Итак, в прежние времена книжных собраний имелось ровно столько же, сколько образованных людей. По счастью, в ту пору короли и вельможи, как никогда впоследствии, покровительствовали зарождающемуся искусству — искусству украшать шедевры. Благодаря щедрости Генриха II и Генриха III, Дианы де Пуатье и казначея Гролье, президента де Ту и членов рода д’Юрфе{133}, переплетчики творили чудеса. Вдохновляемые чудесным ренессансным гением, они покрывали сафьян затейливыми арабесками, до которых далеко богатейшим фрескам Италии; самое странное, что имена этих искусных мастеров до нас не дошли. Господин Дибдин, почтенный английский библиограф, понял буквально выражение ”переплеты Гролье”, которое мы употребляем, говоря об этих великолепных произведениях искусства: он принял мудрого и ученого финансиста за переплетчика{134}. Ныне, в эпоху дремучего невежества и вздорной гордыни, никто уже не допустит такой ошибки. Теперь переплетчики подписывают каждую свою работу, а казначеи не покупают книг.

В пору, когда умственные способности еще хоть чего-то стоили, всякий богатый откупщик тянулся к людям образованным. Монторон жаловал деньгами Корнеля, Ла Попелиньер жаловал любовницами Мармонтеля, госпожа Жоффрен жаловала панталонами Д’Аламбера{135}. И все они, даже те, кто не читал книг, отдавали их в переплет. Но с тех пор как литераторы совершили революцию на благо богачей, богачи забыли и думать о литераторах. Теперь ценность человека определяется его доходом. Чтобы сделаться тем, кого по иронии судьбы именуют великим гражданином, потребны отнюдь не знания; для этого нужно лишь одно — наживать побольше и тратить поменьше: ведь мы живем в эпоху совершенствования. Счетные таблицы Барема да Королевский альманах{136} — вот и вся библиотека гражданина, имеющего право быть избранным{137}.
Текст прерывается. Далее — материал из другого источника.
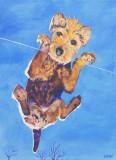 Teddy on glass.jpg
Поэтому нет ничего удивительного, что в пору нынешнего расцвета литературы, когда богачи, знающие грамоту, предпочитают не иметь свои книги, а зачитывать чужие, искусство переплета пришло в упадок; казалось бы, причина этого упадка более чем ясна; иного мнения придерживаются, однако, сотрудники одной весьма почтенной газеты, которые с необъяснимым оптимизмом полагают, что все к лучшему{138}, кроме разве что романтической школы в литературе, хотя школа эта не что иное, как печатное воплощение бесстыдства нашего общества. Остроумный редактор убежден, что все беды французских переплетчиков происходят оттого, что они не желают переплетать романтиков; приговор обжалованию не подлежит: романтики осуждены умирать в обложке; в гигантских некрополях, именуемых библиотеками, им не видать сафьяновой могилы; очень скоро они станут добычей пыли и червей, не нажив переплета, меж тем как нынешние классики будут плесневеть рядом с ними, гордясь золотым обрезом. Печально, но сие решено и подписано.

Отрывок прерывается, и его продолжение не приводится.